Maybe even throw in an Oz-inspired, "huh."
Another idea - make it into a game. Make actual Crazytown bingo cards and you and TCG (assuming he's as horrified) can mark them down after an encounter. Question, which you of course don't need to answer - would the fallout be emotional, financial, or both?
And really, I'm just so sorry you have to deal with this shit. You don't deserve it, not that anyone would, but you extra special don't.
Windsparrow, glad you're on vacation and I hope it gives you the time you need to recharge.
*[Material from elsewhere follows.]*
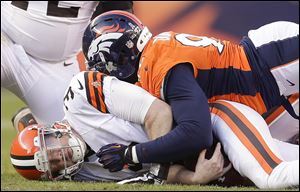 Cleveland Browns quarterback Brandon Weeden, left, is sacked by Broncos defensive end Elvis Dumervil in the third quarter Sunday in Denver. Weeden left the game after that play with a right shoulder injury and did not return. The Browns lost 34-12.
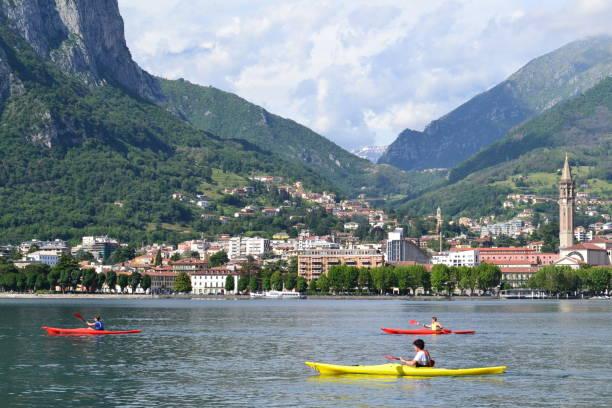 prachtig panoramisch uitzicht op de lecco lakefront in een zonnige zomerdag en kano's. - lecco lombardije stockfoto's en -beelden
bonny, I'm so sorry, that the shitteth hath hitteth the fan, in whatever way has transpired. I wish I could be there to have your back in person, instead of sending you solace from afar. May tomorrow be a the first in a string of better days.
sj I'm sorry that you have to deal with Crazy MIL because you are awesome and should have an awesome MIL.
Hope that things go better for you bonny.
So I've had a slight set back in going off Seroquel. Mainly I'm not feeling sleepy. I feel tired at times and nap during the day but I don't feel sleepy. It's hard to describe and complicated, but basically I saw my therapist today and got lucky and saw my shrink. He said on a scale of baseline to 10 I'm at a 1 or 2. So some concern but I'm not doing anything unhealthy (except not sleeping well).
So I get more Lithium. I go back on my old dose of Seroquel for a week, taper down and then when I see him again we're going to start a new med, which I forgot the name of and hopefully that will work.
Askye, I hope they get your meds sorted out quickly.
there are few things in Life so perfect as lounging about with a cat napping on your tummy.
I am still so burned out that I can't manage to read for very long. If I weren't taking time off I would likely be panicking.
Thanks Windy, I don't think this is going to be a quick process, it's been months. But I'm okay with it because even the setbacks are progress. Plus I feel a lot better as I'm coming off the Seroquel (besides the no sleeping thing).
And I figured out the med I'll be taking - Invega. Which sounds kind of like a car. It's related to Risperdal but it's not actually approved for bipolar disorder (althogh Risperdal is so people use Invega for bipolar disorder). It has fewer side effects and it comes in this release capsule.
G'luck askye. Such a long and frustrating thing to go through.
So, I look at the quote generator up in the corner and it's
Old trusty soda machine. I push you for root beer, you give me Coke.
Willow, 'Graduation Day (1)
I swear, I was just trying to remember that quote a few hours ago! I don't even remember what brought it to mind. Get outta my head...
No posts at all today?
askye, I'm sorry that finding the right combination of meds is such a long, complicated process. Continued~ma to you.
I'm so tired. I did errands with Mom, and then volunteered at the library bookstore today.
Well I took the regular dose and it made me sleepy right away and then I slept off and on for most of the day. No sleep! And then all the sleep.
I finally got my new cable box working (and to turn in the old one which meant a 45 minute drive. But plus side dinner with Will) and tonight I'm going to watch So You think You can dance.
I've been in perpetual motion today. Ran to the other coast to check out my mother. My idiot niece brought her sick toddler and infant to visit my 91 year old mother after day care and mom woke up with a 102F temp this morning.
So I came over to make her get out of bed and sit up for a while. The last time she got pneumonia she was down and out for months. I told her she has to keep moving. Haven't gotten her to eat, but I am not as concerned about that. I could smack my niece.
Well I took the regular dose and it made me sleepy right away and then I slept off and on for most of the day. No sleep! And then all the sleep.
You probably needed to catch up on your sleep.
Laura, how awful and stupid on your niece's part. I hope your mother is feeling better soon.